De l’autre, une infrastructure ferroviaire toujours exploitée subsiste avec la ligne Oiry – Esternay, maintenue grâce à plusieurs programmes d’investissements publics destinés à préserver le réseau capillaire fret.

Dans le même temps, certaines installations ferroviaires historiquement liées à cette activité — notamment les installations de la gare de Sézanne et l’embranchement du silo Novagrain — ne sont actuellement plus utilisées.

Cette situation met en évidence un décalage entre l’existence d’infrastructures ferroviaires et leur utilisation effective dans l’organisation logistique du territoire.

Alors même que le transport ferroviaire continue d’être utilisé sur la ligne, notamment depuis le site d’Esternay, l’essentiel des flux céréaliers du secteur repose désormais sur le transport routier.

Dans un territoire où le trafic de poids lourds est particulièrement important sur certains axes structurants, cette organisation logistique pose la question de l’articulation entre les différents modes de transport.

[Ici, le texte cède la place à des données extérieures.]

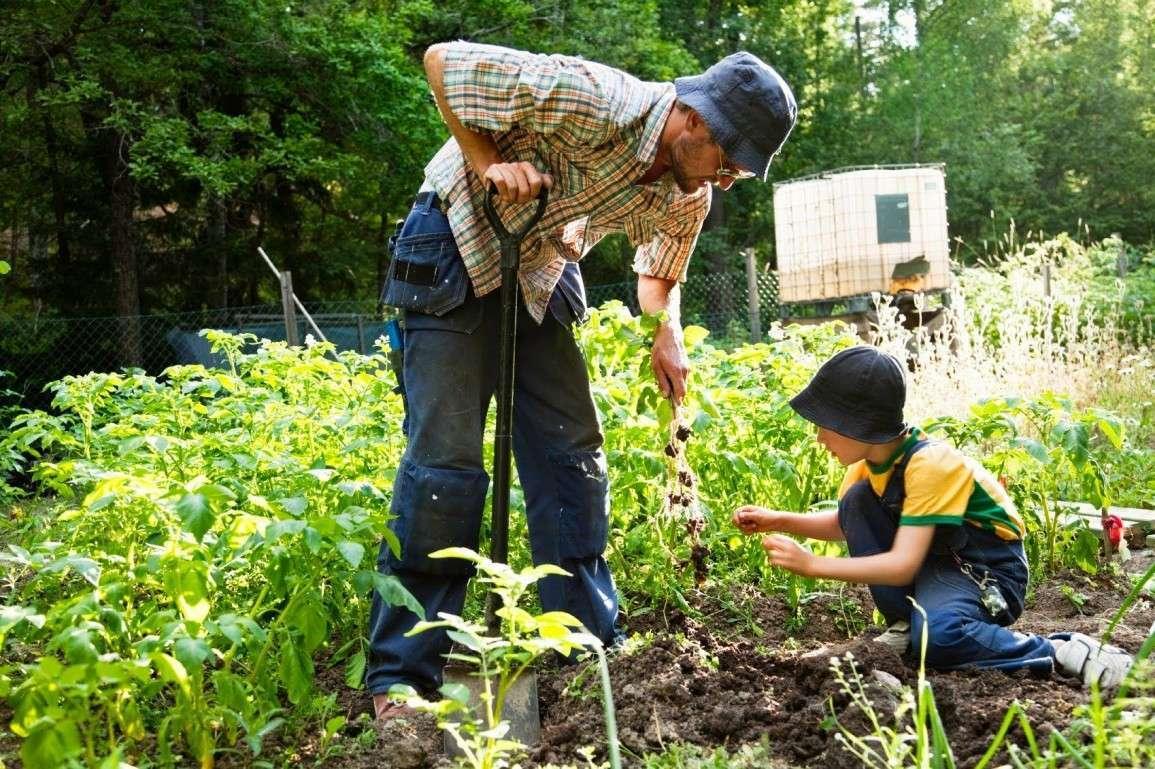 Приколы просто, картинки о работе в огороде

Dans cette perspective, une remise en état de la section Sézanne – Anglure, intégrant les installations intermédiaires telles que Barbonne-Fayel, pourrait contribuer à augmenter le volume global de trafic ferroviaire sur l’ensemble de la ligne, renforçant ainsi la cohérence économique de son maintien et la pertinence des investissements engagés ou à venir.

L’enjeu n’est pas d’opposer la route et le rail, mais de comprendre comment les infrastructures existantes pourraient contribuer à une organisation plus équilibrée des flux logistiques.